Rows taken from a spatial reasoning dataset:
--- --- ---

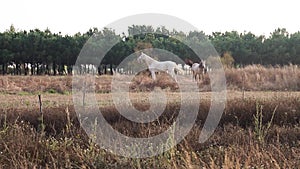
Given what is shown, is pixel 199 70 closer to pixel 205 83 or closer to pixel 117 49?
pixel 205 83

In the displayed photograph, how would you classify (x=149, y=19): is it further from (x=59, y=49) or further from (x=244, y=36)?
(x=244, y=36)

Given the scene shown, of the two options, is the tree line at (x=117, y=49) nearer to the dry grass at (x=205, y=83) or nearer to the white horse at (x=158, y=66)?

--- --- ---

Problem to solve: Please output the entries starting at the line that contains "In the displayed" and ending at the final line of the entries, reproducing each line verbatim.

Result of the task:
In the displayed photograph, how would you classify (x=149, y=19): is it further from (x=59, y=49) or further from (x=244, y=36)?
(x=244, y=36)

Given the scene shown, of the two options, is the tree line at (x=117, y=49) nearer to the dry grass at (x=205, y=83) or nearer to the white horse at (x=158, y=66)?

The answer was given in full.